[What you have to do] Begin your copy at the line that contains "scientific name: Muridae" and carry it on, exactly, to the last line of the material below.

[Given records]

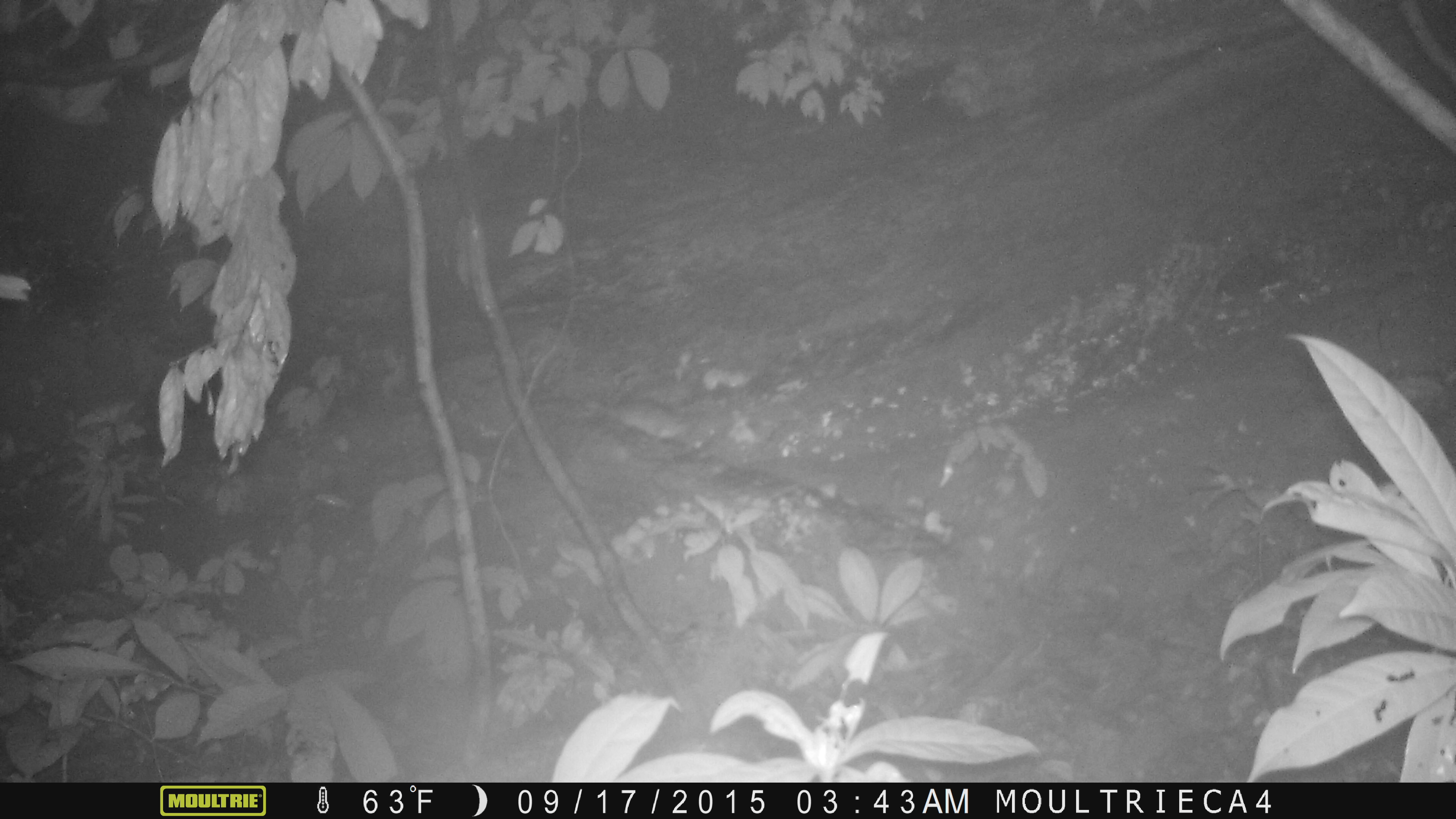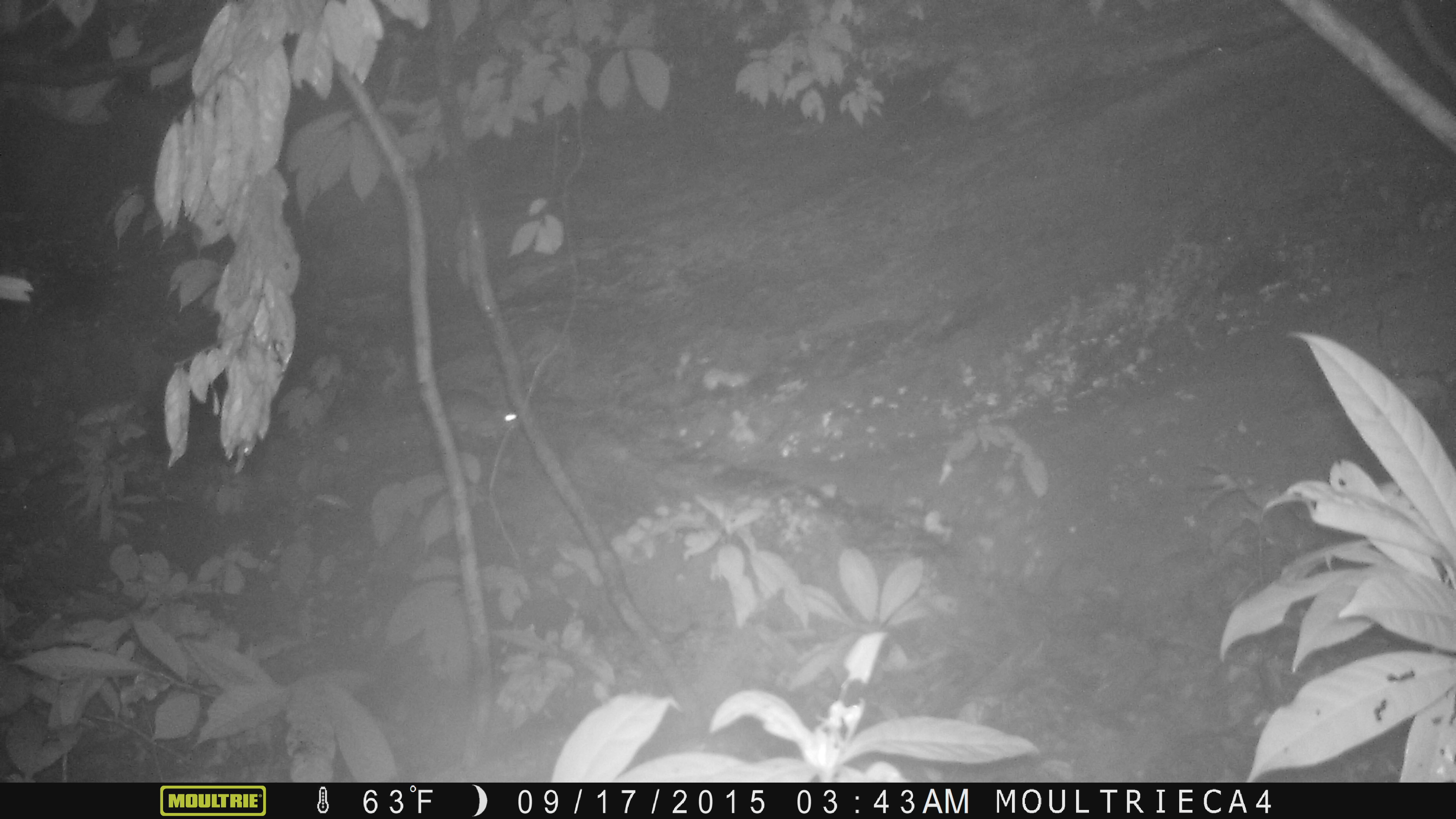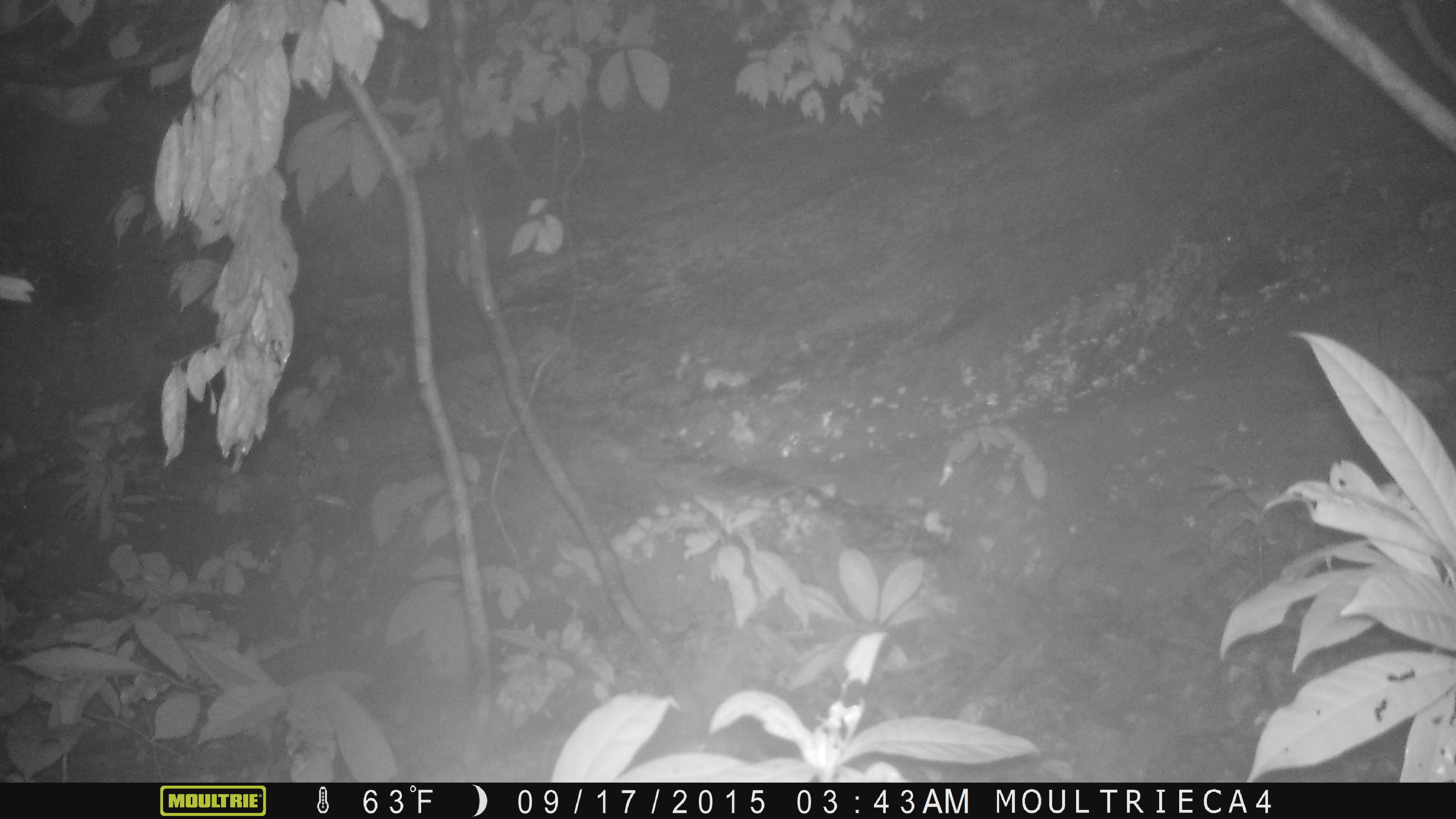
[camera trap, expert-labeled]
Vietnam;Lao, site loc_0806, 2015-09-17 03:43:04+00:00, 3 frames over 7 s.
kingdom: Animalia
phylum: Chordata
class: Mammalia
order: Rodentia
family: Muridae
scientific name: Muridae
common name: old-world mice and rats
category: unidentified murid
Unidentified murid (old-world mice and rats) (Muridae). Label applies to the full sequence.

[Solved exercise]
scientific name: Muridae
common name: old-world mice and rats
category: unidentified murid
Unidentified murid (old-world mice and rats) (Muridae). Label applies to the full sequence.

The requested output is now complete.